### Ejercicio propuesto:
Transcribe sin cambios el pasaje del relato sobre el bar que va desde "Un tiempo después, admitió" hasta "borra del café.".

### Bloque de texto:
########
En la esquina de Constitución y Buenos Aires, el aroma a café caliente perfumaba aquel Esquinazo. Los domingos caminaba unas 10 cuadras pensando en la infortunada soledad del estudiante que no pudo volver al pueblo y buscaba la mesa más cercana al televisor. El codificado era una frontera infranqueable entre mi billetera y los goles de River. El mozo me veía llegar con rostro resignado. Apenas tenía dinero para pagar un café express y después de dos horas, me quedaba esperando el vuelto. Mi economía universitaria era un mal augurio para el don de las propinas.
Un tiempo después, admitió que aquella primera noche no había hallado demasiados motivos para dar lugar al cortejo. Nos sentamos en una mesa rodeada de libros hasta que un encargado nos advirtió sobre la hora del cierre. Decidimos seguir la charla en la YPF con pocas letras y más café. Me fui con la sensación de haber perdido la oportunidad de besarla, aunque ella no había ocultado algún interés. Por atajo les advierto que al final, llegaron otras noches y otros bares. El desquite fue no caer en el desánimo de los cobardes. La vida que ya no era tan mía lanzaba los dados sobre la mesa de aquel bar. Y embobado por las ganas de seguir le regalé el corazón que aún subsiste en la borra del café.
Ahora, que casi siempre doy propina y el corazón se regala por una mejor ilusión, la chica que arrebató mi cobardía es el primer mensaje del día. Cada mañana me siento en la mesa donde abandonaron el diario y la moza me acerca el cortado sin preguntar qué prefiero tomar. La mañana es un paciente funeral para los que pasan sin entrar y la mejor complicidad de los que ya eligieron su lugar. Afuera la vida transcurre apresurada con demasiado tiempo. Y solo queda espacio para acomodar los granitos de la azúcar, confundir con recuerdos a la muerte y saborear los sentidos que nos facilitan el rescate del olvido sobre una mesa del bar.
########
### Entradas suministradas:
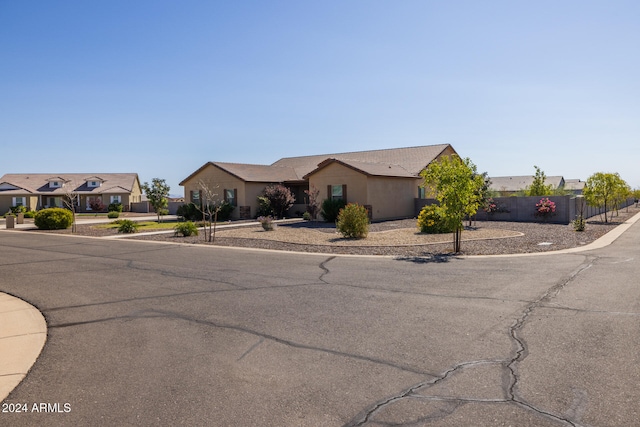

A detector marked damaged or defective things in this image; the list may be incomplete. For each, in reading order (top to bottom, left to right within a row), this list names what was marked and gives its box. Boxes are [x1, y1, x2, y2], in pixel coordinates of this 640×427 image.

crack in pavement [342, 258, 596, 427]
########
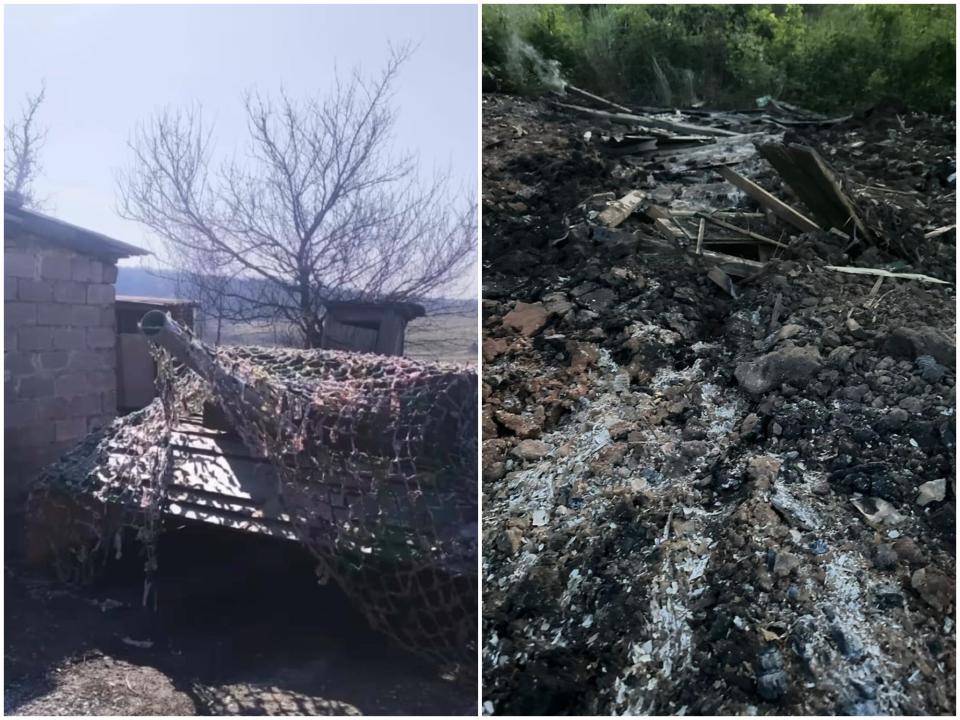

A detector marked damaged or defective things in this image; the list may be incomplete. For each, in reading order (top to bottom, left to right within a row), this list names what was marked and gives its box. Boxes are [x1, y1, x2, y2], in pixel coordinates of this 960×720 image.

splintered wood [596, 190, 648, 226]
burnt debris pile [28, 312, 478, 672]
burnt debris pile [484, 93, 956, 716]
########
### Problema resuelto:
Un tiempo después, admitió que aquella primera noche no había hallado demasiados motivos para dar lugar al cortejo. Nos sentamos en una mesa rodeada de libros hasta que un encargado nos advirtió sobre la hora del cierre. Decidimos seguir la charla en la YPF con pocas letras y más café. Me fui con la sensación de haber perdido la oportunidad de besarla, aunque ella no había ocultado algún interés. Por atajo les advierto que al final, llegaron otras noches y otros bares. El desquite fue no caer en el desánimo de los cobardes. La vida que ya no era tan mía lanzaba los dados sobre la mesa de aquel bar. Y embobado por las ganas de seguir le regalé el corazón que aún subsiste en la borra del café.